ЗАДАНИЯ:
#1 Перечислите всех людей, которые названы по имени или фамилии в отрывке о переписке Пастернака с Цветаевой.
#2 В какую страну, согласно отрывку о переписке Пастернака с Цветаевой, Пастернак отказался поехать?
#3 Продолжите отрывок о переписке Пастернака с Цветаевой с того места, на котором он обрывается.

ФРАГМЕНТ ТЕКСТА:
╔══

«Существую я одиноко и невесело. Живу мечтой, давно тебе известной. И опять, не надо ничего предрешать: говорю о немногом, житейском, детском, вольном. Что земля и люди разошлись врозь для меня, что ближайшие мне люди не на той земле, что мне всего ближе»
(ЦП, 510).Последняя фраза расшифровывается просто: «земля, что всего ближе» – Россия, вне которой поэт себя не мыслил, а «люди» – Цветаева и родители с сестрами. Борис Леонидович мимоходом сообщает подруге, что перевел и напечатал оба реквиема Рильке (ЦП, 511), и, не утерпев, все же проговаривается: «Я совершенно вне здешней литературы, т.е. дружбы мои не тут»
(ЦП, 510). Одновременно впервые в переписке с Цветаевой появляется имя пианиста Генриха Нейгауза. Пастернак еще не знает, что это знакомство круто изменит жизнь их семей. Пока общение с Нейгаузом и философом В. Ф. Асмусом лишь скрашивало его духовное одиночество.Конец декабря ознаменовался новым ударом по прошлому – было официально отменено празднование Нового года.
«Эту зиму мы живем вне календаря, –
так Борис Леонидович начинает письмо от 24 декабря. – <…> Нового года, как праздника, тоже не будет. И я не возражаю, это тоже в порядке вещей» (ЦП, 511, 512).Он сообщает подруге, что отклонил настоятельное предложение поехать в Польшу по линии Всесоюзного общества культурной связи с заграницей.

╚══

СТРОКИ ДАННЫХ:
╔══

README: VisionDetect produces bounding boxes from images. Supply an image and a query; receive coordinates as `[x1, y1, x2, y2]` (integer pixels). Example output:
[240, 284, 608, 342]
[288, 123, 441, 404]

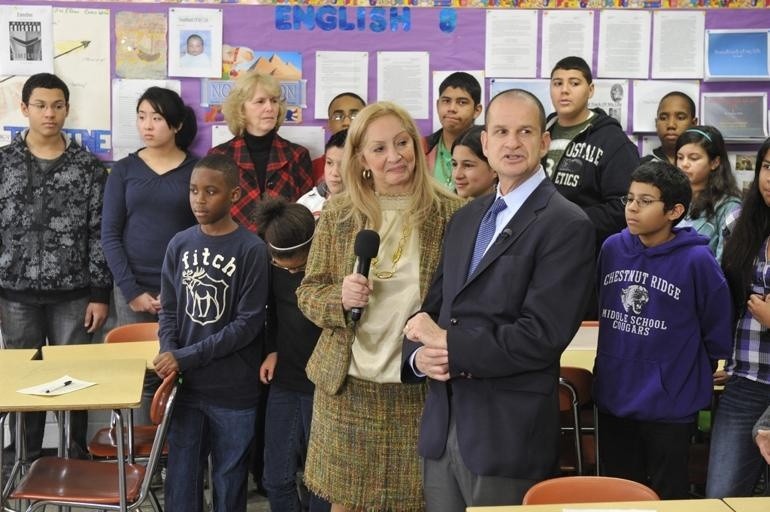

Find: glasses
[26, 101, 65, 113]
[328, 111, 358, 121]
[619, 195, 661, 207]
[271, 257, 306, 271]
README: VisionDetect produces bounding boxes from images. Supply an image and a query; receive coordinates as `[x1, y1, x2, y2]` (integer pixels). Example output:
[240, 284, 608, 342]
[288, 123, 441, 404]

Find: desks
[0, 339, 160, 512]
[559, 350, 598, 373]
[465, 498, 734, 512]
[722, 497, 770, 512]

╚══

ОТВЕТЫ ПО ЗАДАНИЯМ:
#1
- Борис Леонидович Пастернак
- Цветаева
- Рильке
- Генрих Нейгауз
- В. Ф. Асмус

#2 В Польшу.

#3
«Я отказался из тех соображений, что собираюсь который уже год во Францию и не оставил этой мысли: что встретить там долю французского веянья будет мне мучительнее полного лишенья.
<…> Но еще труднее, чем ездить в Польшу, – писать письма. И еще труднее не писать их, – подчеркивает Пастернак тяжесть своего положения и просит: – <…> Напиши мне, пожалуйста. Я живу – трудней нельзя, пишу туго» (ЦП, 512, 513).Марина Ивановна тут же откликается и шлет подряд три письма и новогоднюю телеграмму. Отдельное поздравление прислал и Сергей Яковлевич, который в это время лечился в туберкулезном санатории.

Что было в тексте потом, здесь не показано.